CAC’s 2024 Accomplishments
We have a lot to be proud of when we look back at Clean Air Coalition’s accomplishments in 2024. From the services we provided to our communities, to our active engagement with regulatory agencies, our principled opposition to Ecobat’s bullying tactics, and participation in community EJ activism across LA County, CAC has been on the move! We break down the year’s highlights here.
The work we do with the community is ongoing. We continue to offer free soil testing in partnership with USC – and, thanks to our partnership with the Center for Environmental Health, neighbors within a ¼ mile radius of Ecobat/Quemetco can have new landscaping done in their yards. Our monthly public meetings at Evergreen Baptist Church (thank you, Pastor Hugo!) continue to bring in our neighbors for workshops and training that broaden our knowledge and connect us to each other while honing our organizing skills. Thanks to a spring workshop we held, CAC’s social media output has increased by a lot! We have many new followers now and more of us are regularly adding catchy new content to our Instagram. Our new website (www.cleanaircoalition.org) is also reaching more people and provides important information about CAC and the work we are doing. We invited Venezia Ramirez, Research Coordinator, USC Division of Environmental Health, to teach us about "Health Impacts from Toxic Metals” and CAC was selected for a Small Grant Award from the Center for Health, Environment & Justice to bring air scientist Dr. Katie Kolesar from Portland OR to present the results of CAC’s 11-month air study at our meeting in June. We held a day-long workshop to plan the campaign to oppose Quemetco’s permit renewal and then we held public workshops for the community about the Department of Toxic Substances Control’s permit process and about the details of Ecobat/Quemetco’s draft permit.

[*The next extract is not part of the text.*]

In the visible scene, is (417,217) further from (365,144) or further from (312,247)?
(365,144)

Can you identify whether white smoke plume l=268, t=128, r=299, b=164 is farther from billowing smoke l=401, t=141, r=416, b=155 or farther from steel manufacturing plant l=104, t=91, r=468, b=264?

We’ve been busy working in coalition across LA County! We held weekly study sessions for volunteers who wanted to learn more about Quemetco’s draft permit so that we could prepare our written comments on the draft. We collaborated with Neighbors Against Phibro-Tech on a series of demonstrations and a workshop targeting both hazardous waste facilities. CAC volunteers participated in the Los Angeles EJ Network Symposium held at the California Endowment in DTLA, as part of the “Community Voices” panel. For the first time ever, we brought together a broad coalition of social justice organizations from across SoCal to support CAC’s campaign opposing Ecobat/Quemetco’s permit renewal and we held our fundraiser that brought a lot of folks out to support the organization while sharing a meal at California Fish Grill in Whittier. Our summer student intern, Aidan Moore, supported a lot of this work and created a snappy bilingual flyer to announce two public hearings about the permit renewal that were held this fall. CAC volunteers knocked on the doors of almost 2000 neighbors at the height of the summer’s heat to deliver this flyer and invite new people to the hearings, where many of us spoke passionately and knowledgeably in opposition to Quemetco/Ecobat and its toxic contamination of our homes. Our volunteers worked with the Bassett City School District to draft a resolution against Quemetco/Ecobat’s permit renewal that the school board passed in November after hearing public comments from our neighbors who supported it. And first-ever senior programming started at San Angelo Park, after many years of CAC advocacy and collaboration with the office of Supervisor Hilda Solis to make this a great resource a reality for the communities in our part of the county.
Our Earthjustice legal team led by Angela Johnson Meszaros and Adam Frankel made it possible for CAC to defend the Board of Environmental Safety (BES) appeal we won against Quemetco/Ecobat in 2023––CAC and Earthjustice will continue to defend this appeal next year. CAC met in person twice with the BES board members and staff to discuss our concerns about Quemetco/Ecobat and we met twice with DTSC staff to discuss our questions and concerns about the flawed and incomplete Human Health Risk Assessment included in Ecobat’s draft permit. Also with Earthjustice, we asked for and we were given an extended public comment period for the draft permit. We pushed back hard against Quemetco/Ecobat’s attempt to silence us and we spoke up forcefully at the BES meeting in March about this ridiculous intimidation. We ended 2024 with a trip to the LA County Board of Supervisors’ meeting to ask the supervisors to pass a motion opposing Ecobat’s permit, just like they did in 2020.
Finally, check out these 2024 news stories about Quemetco/Ecobat that highlight the important work of CAC!
Will New Air Monitor and More Disclosures Improve Safety at Lead Battery Smelter? - Public Health Watch (this is 4-part series about Ecobat)
We are proud of Clean Air Coalition’s accomplishments and honored to be YOUR grassroots environmental justice organization. Next year will be busy, too. We’d love to have you join our movement!